Abstract: We prove that the Krull dimension of the power series ring over a nonSFT domain is at least $\aleph_2$. In particular, the Krull dimension of the power series ring over the ring of algebraic integers is $\aleph_2$ and the height of $P $ is $\aleph_2$ as well for each nonzero prime ideal $P$ of the ring of algebraic integers under the Continuum Hypothesis.
A ring $D$ is called an SFT ring if for each ideal $I$ of $D$, there exists a finitely generated ideal $J$ of $D$ with $J \subseteq I$ and a positive integer $k$ such that $a^k \in J$ for all $a \in I$. A ring is nonSFT if it is not SFT.
For a cardinal number a and a ring $D$, we say that dim$(D) \geq a$ if $D$ has a chain of prime ideals with length $\geq a$. J. T. Arnold showed that if $D$ is a non-SFT ring then dim$(D) \geq \aleph_0$. Let $\mathscr{C}$ be the class of non-SFT domains.
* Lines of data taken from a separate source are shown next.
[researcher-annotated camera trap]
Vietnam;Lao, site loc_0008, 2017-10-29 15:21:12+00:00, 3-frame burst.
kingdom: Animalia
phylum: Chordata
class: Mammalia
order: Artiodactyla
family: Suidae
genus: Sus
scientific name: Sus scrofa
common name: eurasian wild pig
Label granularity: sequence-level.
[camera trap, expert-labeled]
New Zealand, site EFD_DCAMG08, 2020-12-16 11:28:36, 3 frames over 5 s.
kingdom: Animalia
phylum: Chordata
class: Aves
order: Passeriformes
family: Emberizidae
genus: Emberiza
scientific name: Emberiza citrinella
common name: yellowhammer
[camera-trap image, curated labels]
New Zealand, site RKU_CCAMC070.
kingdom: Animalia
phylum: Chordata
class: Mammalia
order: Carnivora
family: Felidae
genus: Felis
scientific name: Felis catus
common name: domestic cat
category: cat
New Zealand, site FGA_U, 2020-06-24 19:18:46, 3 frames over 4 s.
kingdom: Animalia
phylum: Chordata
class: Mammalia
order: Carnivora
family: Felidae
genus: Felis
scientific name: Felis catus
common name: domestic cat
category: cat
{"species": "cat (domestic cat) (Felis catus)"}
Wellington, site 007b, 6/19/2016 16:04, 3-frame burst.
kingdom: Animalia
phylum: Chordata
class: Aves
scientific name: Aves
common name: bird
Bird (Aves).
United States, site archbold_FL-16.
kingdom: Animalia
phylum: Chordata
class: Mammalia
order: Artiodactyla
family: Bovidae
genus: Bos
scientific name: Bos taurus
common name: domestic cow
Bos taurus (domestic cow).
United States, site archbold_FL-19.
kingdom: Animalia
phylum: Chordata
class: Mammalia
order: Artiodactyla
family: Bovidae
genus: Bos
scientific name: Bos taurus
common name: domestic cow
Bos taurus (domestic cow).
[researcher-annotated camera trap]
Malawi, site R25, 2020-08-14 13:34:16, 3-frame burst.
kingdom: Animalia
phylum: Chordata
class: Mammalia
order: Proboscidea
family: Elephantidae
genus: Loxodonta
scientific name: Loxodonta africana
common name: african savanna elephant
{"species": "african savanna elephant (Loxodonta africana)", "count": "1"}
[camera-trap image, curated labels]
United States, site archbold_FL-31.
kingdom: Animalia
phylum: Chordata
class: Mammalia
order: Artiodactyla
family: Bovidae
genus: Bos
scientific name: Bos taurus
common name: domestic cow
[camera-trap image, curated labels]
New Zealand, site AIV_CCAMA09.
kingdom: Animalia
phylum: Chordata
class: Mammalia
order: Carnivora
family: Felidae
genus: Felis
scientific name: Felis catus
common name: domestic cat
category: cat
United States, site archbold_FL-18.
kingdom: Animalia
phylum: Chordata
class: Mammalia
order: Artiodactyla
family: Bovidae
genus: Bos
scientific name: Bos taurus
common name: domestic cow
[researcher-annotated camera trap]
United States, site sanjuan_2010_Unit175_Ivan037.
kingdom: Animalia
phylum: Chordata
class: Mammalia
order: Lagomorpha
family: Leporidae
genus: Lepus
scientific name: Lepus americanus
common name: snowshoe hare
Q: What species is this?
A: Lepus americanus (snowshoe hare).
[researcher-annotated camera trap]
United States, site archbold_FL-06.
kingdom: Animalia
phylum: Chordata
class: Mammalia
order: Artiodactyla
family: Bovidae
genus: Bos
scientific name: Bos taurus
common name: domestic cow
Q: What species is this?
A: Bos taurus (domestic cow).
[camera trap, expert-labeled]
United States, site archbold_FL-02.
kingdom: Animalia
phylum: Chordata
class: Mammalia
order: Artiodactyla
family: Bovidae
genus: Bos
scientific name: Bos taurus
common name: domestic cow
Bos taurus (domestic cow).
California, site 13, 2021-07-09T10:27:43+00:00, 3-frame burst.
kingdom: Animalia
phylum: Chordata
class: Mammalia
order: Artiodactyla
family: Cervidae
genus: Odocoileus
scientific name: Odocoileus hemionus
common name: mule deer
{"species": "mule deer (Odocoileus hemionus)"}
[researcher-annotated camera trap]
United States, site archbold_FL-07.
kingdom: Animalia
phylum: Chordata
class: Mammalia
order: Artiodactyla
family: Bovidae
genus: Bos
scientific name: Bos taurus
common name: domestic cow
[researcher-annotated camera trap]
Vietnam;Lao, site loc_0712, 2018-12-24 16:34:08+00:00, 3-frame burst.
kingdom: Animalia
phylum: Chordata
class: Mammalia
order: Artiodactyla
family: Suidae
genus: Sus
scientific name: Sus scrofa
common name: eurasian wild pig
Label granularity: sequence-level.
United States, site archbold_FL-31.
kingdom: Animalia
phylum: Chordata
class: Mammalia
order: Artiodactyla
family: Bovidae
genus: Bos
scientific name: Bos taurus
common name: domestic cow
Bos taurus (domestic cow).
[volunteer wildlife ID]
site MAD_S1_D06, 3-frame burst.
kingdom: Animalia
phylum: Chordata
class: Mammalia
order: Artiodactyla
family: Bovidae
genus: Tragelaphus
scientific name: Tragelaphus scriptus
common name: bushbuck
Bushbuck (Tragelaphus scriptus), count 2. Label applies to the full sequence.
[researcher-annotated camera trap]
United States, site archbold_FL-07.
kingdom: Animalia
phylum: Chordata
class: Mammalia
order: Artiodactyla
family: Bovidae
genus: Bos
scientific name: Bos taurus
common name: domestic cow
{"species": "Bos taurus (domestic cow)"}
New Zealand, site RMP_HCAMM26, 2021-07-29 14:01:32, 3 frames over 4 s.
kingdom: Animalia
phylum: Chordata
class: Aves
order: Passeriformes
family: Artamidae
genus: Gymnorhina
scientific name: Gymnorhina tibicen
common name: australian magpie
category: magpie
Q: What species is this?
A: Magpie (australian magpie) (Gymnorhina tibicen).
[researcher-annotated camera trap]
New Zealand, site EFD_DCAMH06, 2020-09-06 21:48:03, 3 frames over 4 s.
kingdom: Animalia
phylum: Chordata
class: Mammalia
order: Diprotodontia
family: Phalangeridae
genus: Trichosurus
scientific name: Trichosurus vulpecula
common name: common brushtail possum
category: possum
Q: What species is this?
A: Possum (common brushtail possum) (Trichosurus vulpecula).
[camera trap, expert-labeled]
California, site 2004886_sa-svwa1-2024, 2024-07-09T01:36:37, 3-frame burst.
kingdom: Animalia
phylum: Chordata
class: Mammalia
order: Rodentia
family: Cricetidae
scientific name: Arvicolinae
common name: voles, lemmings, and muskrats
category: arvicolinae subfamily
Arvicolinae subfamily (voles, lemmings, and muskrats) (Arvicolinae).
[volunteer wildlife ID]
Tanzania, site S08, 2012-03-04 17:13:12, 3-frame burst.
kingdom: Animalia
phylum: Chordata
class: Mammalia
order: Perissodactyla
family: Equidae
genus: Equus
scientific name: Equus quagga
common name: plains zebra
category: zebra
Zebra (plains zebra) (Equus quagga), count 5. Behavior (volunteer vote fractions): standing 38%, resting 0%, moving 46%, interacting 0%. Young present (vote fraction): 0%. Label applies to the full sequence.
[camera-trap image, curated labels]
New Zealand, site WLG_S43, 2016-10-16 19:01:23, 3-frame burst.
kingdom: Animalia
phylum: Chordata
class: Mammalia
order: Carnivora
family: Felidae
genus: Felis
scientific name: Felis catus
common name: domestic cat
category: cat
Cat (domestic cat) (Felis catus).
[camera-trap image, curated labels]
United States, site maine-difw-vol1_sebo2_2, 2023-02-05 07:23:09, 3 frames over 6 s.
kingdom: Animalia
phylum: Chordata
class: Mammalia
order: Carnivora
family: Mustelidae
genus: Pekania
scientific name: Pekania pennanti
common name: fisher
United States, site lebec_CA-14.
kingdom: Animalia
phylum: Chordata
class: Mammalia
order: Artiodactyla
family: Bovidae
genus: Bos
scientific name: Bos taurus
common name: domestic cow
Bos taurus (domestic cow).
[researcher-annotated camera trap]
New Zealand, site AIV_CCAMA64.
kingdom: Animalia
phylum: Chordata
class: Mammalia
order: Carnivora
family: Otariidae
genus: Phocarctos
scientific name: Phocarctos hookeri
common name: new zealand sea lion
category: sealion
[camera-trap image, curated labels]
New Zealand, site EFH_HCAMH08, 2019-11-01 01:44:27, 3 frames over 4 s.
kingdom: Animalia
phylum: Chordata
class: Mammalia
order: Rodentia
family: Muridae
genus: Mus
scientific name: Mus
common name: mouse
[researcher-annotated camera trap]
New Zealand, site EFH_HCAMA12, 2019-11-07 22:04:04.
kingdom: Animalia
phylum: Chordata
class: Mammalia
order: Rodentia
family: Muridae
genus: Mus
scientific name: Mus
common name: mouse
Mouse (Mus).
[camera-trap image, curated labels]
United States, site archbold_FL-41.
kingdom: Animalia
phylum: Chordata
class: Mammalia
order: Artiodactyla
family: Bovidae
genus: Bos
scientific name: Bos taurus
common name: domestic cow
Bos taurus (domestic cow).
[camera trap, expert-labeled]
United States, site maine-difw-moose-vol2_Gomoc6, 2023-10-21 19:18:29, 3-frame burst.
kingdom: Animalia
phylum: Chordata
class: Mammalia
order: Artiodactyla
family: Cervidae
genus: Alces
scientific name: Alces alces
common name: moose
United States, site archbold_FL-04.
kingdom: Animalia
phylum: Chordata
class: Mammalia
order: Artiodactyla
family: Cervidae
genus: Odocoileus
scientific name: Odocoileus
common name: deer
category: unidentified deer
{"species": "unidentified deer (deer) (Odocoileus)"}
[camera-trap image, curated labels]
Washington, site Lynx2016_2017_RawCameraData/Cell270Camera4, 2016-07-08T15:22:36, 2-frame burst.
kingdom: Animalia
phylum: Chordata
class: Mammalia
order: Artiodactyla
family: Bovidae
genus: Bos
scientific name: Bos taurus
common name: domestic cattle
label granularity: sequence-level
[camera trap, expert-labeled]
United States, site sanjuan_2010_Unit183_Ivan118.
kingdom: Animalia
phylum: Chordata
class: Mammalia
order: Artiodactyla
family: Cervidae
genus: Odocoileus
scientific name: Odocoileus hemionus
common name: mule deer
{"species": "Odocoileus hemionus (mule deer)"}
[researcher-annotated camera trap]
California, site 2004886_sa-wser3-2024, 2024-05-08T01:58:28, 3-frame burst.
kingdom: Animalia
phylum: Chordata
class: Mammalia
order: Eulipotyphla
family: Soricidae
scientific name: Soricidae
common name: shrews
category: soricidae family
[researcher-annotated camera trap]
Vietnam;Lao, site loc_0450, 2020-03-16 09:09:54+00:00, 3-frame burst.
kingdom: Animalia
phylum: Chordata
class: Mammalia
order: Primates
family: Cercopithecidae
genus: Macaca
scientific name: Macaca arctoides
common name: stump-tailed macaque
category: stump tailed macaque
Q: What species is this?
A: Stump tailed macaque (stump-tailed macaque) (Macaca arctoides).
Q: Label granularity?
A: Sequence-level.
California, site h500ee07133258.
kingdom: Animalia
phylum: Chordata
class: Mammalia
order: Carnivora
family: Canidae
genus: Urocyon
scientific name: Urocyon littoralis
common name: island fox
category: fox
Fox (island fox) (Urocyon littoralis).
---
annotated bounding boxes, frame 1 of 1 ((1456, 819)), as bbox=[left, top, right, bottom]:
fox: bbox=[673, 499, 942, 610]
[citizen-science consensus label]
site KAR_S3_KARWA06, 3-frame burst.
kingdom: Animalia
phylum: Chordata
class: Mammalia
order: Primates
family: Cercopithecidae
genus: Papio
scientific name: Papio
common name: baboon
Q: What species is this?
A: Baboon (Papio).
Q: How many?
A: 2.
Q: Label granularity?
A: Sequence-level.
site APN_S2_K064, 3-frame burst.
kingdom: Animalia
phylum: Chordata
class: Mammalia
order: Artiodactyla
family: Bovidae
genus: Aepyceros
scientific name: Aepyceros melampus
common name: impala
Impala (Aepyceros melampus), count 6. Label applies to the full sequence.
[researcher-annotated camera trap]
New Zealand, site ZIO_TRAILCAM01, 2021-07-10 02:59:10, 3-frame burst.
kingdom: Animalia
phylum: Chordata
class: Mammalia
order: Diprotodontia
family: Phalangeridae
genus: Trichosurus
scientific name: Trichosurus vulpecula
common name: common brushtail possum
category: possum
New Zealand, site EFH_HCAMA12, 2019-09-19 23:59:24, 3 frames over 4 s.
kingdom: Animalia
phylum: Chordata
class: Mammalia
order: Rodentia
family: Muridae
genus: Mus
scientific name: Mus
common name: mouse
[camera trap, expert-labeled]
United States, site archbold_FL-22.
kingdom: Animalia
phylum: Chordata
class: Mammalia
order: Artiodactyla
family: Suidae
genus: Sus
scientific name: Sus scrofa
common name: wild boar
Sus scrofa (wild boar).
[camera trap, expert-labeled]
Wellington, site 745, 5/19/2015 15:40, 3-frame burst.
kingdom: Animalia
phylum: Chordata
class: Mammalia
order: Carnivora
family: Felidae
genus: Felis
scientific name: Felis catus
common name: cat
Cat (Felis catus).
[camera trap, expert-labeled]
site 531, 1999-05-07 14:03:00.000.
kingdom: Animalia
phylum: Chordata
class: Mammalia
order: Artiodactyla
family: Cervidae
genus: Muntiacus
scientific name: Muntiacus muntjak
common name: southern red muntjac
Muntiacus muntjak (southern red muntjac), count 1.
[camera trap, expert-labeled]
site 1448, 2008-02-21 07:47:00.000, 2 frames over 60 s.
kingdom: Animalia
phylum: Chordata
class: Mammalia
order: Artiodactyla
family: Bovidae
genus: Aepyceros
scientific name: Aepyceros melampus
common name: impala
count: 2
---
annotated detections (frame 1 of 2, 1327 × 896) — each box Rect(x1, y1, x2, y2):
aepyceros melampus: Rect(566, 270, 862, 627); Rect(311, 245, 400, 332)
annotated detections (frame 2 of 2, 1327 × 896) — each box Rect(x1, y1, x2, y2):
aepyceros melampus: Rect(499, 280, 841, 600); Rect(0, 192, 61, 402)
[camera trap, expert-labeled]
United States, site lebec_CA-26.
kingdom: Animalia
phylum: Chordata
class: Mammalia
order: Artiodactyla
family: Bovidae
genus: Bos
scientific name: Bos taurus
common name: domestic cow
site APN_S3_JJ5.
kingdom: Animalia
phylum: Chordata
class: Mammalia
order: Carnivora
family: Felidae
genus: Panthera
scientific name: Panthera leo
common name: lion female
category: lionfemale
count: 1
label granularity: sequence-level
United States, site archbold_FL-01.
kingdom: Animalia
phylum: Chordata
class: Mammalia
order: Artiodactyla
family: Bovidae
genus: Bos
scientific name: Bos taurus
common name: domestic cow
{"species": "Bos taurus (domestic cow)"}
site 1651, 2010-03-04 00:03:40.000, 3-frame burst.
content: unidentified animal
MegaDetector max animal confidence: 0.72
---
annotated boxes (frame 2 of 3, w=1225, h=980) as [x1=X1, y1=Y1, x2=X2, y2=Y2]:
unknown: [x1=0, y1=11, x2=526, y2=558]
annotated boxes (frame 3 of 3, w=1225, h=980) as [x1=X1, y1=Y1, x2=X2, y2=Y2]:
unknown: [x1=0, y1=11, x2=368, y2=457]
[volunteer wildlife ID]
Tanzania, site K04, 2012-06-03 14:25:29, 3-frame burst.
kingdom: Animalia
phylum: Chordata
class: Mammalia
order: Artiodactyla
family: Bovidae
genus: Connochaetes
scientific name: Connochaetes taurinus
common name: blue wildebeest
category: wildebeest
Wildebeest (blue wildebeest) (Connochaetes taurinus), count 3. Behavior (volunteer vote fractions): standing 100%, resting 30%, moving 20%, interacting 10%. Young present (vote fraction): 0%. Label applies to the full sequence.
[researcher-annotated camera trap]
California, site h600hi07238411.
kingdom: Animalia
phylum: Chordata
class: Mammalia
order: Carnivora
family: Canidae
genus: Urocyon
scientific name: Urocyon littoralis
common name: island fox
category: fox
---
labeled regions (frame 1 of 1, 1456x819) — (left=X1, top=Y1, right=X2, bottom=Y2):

The class $\mathscr{C}$ includes the class of finite-dimensional non-discrete valuation domains, the class of non-Noetherian almost Dedekind domains, the class of completely integrally closed domains that are not Krull domains, the class of integral domains with non-Noetherian prime spectrum, and the class of integral domains with a nonzero proper idempotent ideal. The ring of algebraic integers, the ring of integer-valued polynomials on $\mathbb{Z}$ and the ring of entire functions are also members of the class $\mathscr{C}$. In this talk we prove that dim$(D) \geq 2^{\aleph_1}$ for every $D \in \mathscr{C}$ and that under the continuum hypothesis $2^{\aleph_1}$ is the greatest lower bound of dim$(D)$ for $D \in \mathscr{C}$. On the other hand there exists a (finite dimensional) SFT domain $D$ such that dim$(D) \geq 2^{\aleph_1}$.